Sorry for the naive question but I am confused about the integration of distributed training in a slurm cluster. Do we need to explicitly call the
distributed.launch when invoking the python script or is this taken care of automatically?
In other words, is this script correct?
#SBATCH -p <dummy_name>
eval "$(conda shell.bash hook)"
conda activate pytorch
python -m torch.distributed.launch --nproc_per_node=4 main.py
Your help would be highly appreciated.
The script looks fine, but you might want to replace the
launch command with
torchrun as the former is (or will be) deprecated. Are you able to check the GPU utilization on this node and could you check if all devices are used?
Thank you so much for your reply. I do not have the permission to log in to individual nodes and thus, I can not see utilization. Although, I can see that the batch size for individual node is getting divided by the number of GPUs(4).
That’s a good point.
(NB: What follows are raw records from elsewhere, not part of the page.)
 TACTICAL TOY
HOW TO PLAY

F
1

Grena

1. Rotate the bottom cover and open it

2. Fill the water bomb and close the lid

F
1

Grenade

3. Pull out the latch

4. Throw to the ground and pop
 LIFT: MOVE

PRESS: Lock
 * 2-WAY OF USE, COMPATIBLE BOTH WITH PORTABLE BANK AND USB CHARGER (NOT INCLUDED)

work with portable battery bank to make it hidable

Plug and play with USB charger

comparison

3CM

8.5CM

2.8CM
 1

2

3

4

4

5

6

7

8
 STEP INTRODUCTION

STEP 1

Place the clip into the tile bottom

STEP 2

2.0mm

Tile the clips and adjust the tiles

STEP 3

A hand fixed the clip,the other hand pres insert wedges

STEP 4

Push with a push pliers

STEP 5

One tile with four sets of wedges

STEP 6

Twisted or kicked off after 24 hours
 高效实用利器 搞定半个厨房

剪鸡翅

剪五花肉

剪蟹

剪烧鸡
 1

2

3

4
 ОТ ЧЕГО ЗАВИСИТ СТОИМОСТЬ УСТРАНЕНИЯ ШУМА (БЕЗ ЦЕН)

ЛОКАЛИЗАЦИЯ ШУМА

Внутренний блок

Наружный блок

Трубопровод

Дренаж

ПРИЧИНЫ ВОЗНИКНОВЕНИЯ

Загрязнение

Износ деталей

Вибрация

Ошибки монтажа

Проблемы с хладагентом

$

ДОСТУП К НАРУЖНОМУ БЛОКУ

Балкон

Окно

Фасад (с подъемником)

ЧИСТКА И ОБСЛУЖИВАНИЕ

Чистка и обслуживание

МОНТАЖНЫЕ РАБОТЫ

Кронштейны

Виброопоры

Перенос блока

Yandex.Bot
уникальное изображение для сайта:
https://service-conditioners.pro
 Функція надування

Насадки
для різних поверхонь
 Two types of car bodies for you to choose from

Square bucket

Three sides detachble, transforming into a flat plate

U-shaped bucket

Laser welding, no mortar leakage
Additionally you could add a few print statements and make sure the data is pushed to all devices and the corresponding parameters are on the same device.
Just to make sure that I understood it correctly. It is not sufficient to have the slurm parameters or torchrun separately. We need to provide both of them for things to work.
I’m not a slurm expert and think it could be possible to let slurm handle the distributed run somehow.
However, I’m using slurm to setup the node and let PyTorch handle the actual DDP launch (which seems to also be your use case). Let’s wait if some slurm experts might give you more ideas.
Hi, @ptrblck can you please share more details on how you use slurm to setup the node?